The National Science Foundation has awarded nearly $3 million to train future research leaders in Complex Networks and Systems, via the PhD Program established by CNETS faculty. The highly selective grant from the NSF’s Research Traineeship Award will create a dual Ph.D. program at Indiana University to train graduate students to be proficient in both a specific discipline, such as psychology or political science, as well as network, complexity and data science. The new Ph.D. program will also leverage the strengths of the Indiana Network Science Institute, or IUNI, to involve students in interdisciplinary research.”The biggest challenges currently faced by society require large teams of people who are ‘fluent’ in more than one scientific discipline,” said Luis Rocha, CNETS professor in the IU School of Informatics, Computing, and Engineering who will lead the new program. “But the current education model in academia is still largely focused on training researchers who know how to set up independent labs with agendas driven by a single person. If we want to take on the really big problems, we’ve got to create more scientists with deep expertise in multiple areas.” Full Press Release Available.

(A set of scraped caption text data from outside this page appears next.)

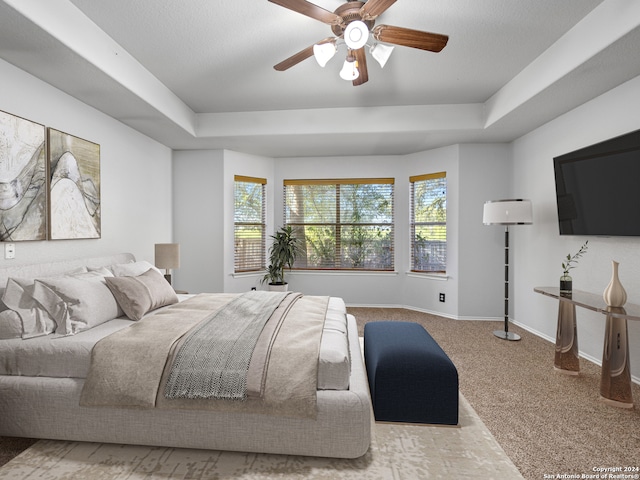 carpeted bedroom with a tray ceiling and ceiling fan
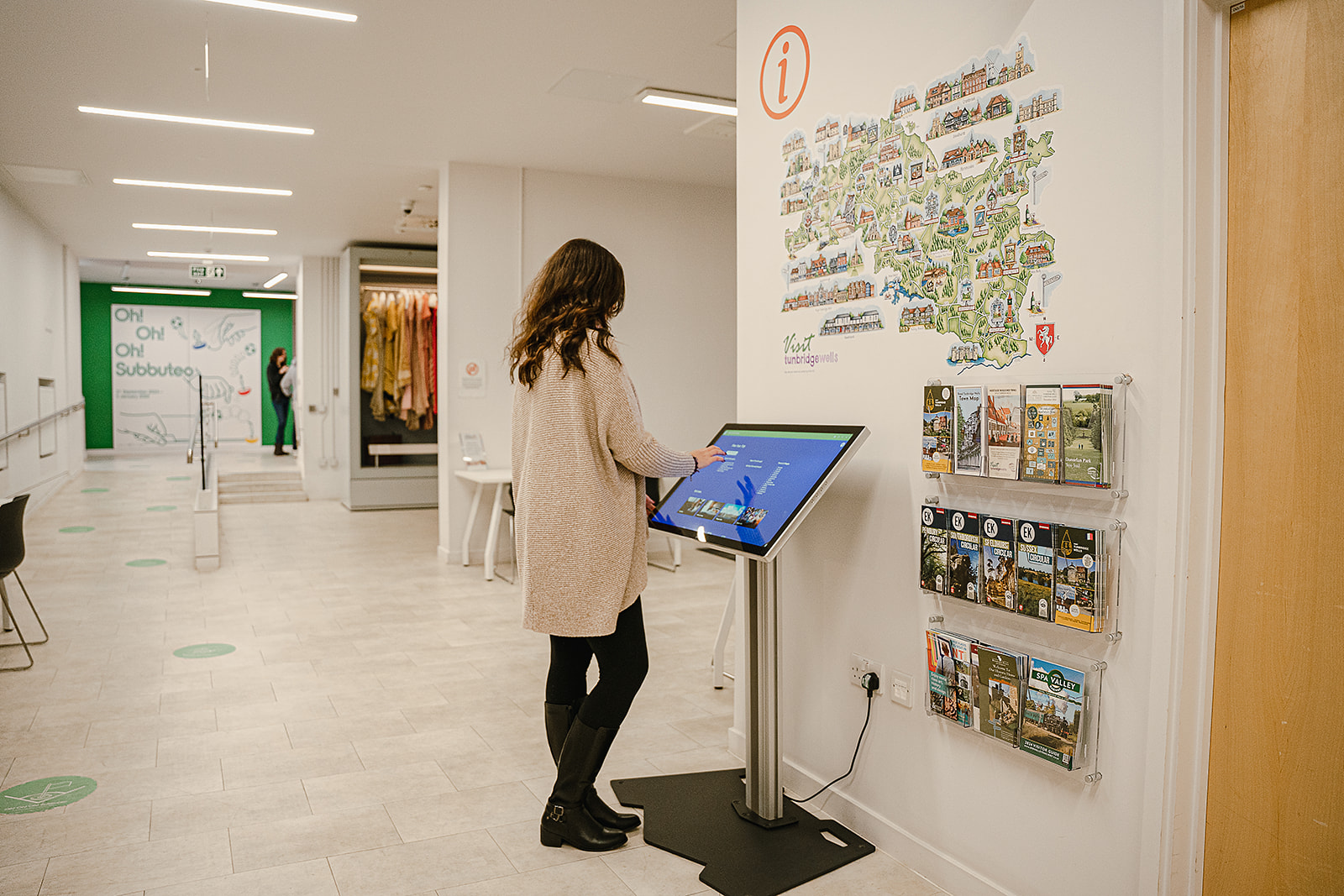 VISIT TUNBRIDGE WELLS Person using a tourist information touchscreen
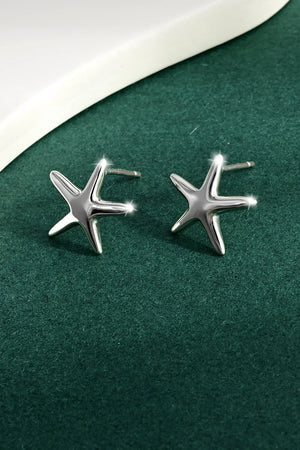 Sculpted silver starfish stud earrings with a polished finish.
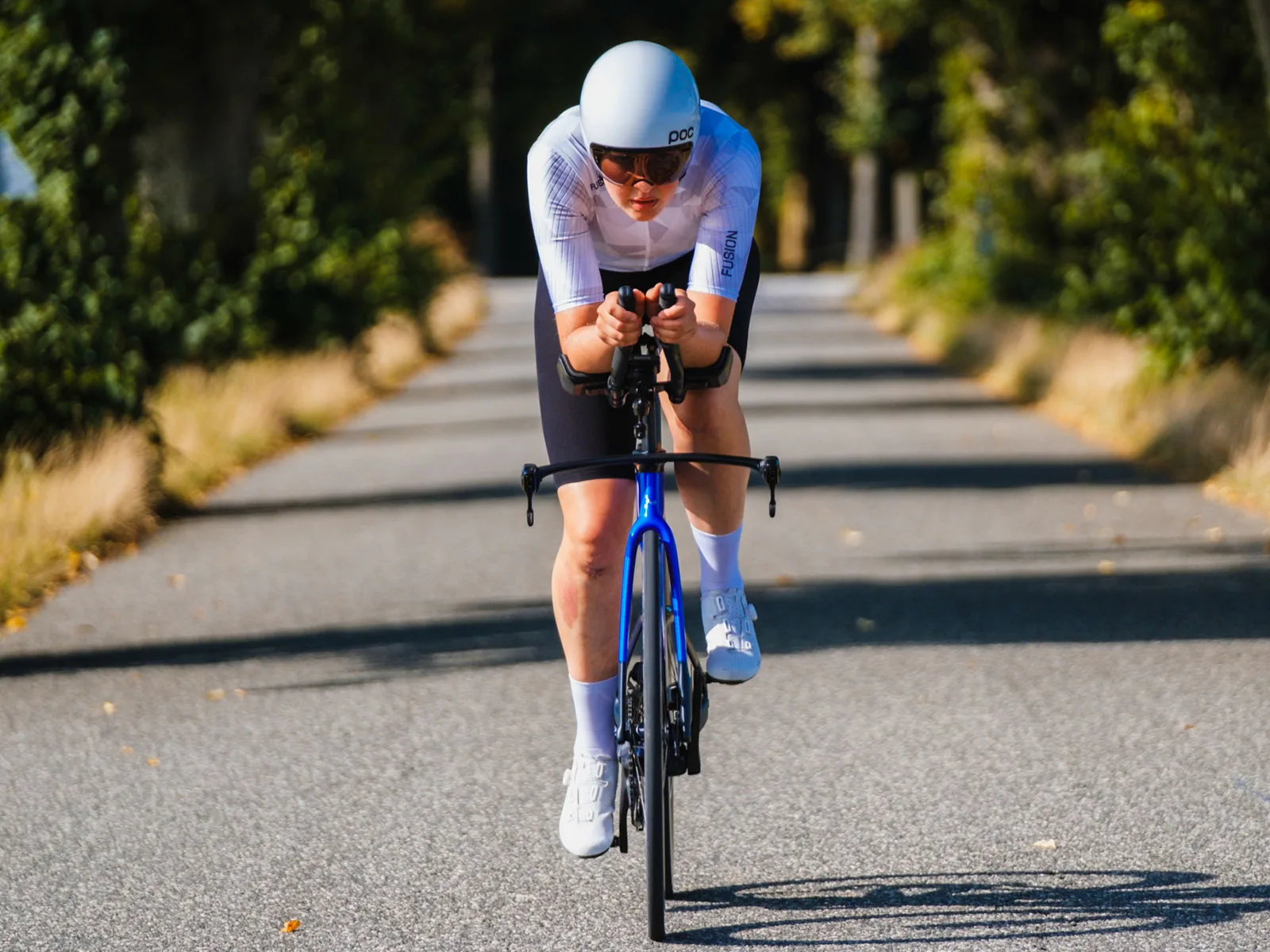 Triathletin auf blauem Rennrad in Aeroposition auf sonniger Landstraße, Rennrad, Zeitfahr-Helm und Sportbekleidung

Congratulations to Onur Varol for successfully defending his dissertation entitled “Analyzing Social Big Data to Study Online Discourse and its Manipulation” on April 25th 2017, supervised by Filippo Menczer. Onur completed a PhD degree in the Complex Systems track of the Informatics PhD Program. Onur has accepted a postdoctoral position at Northeastern University at the Center for Complex Network Research.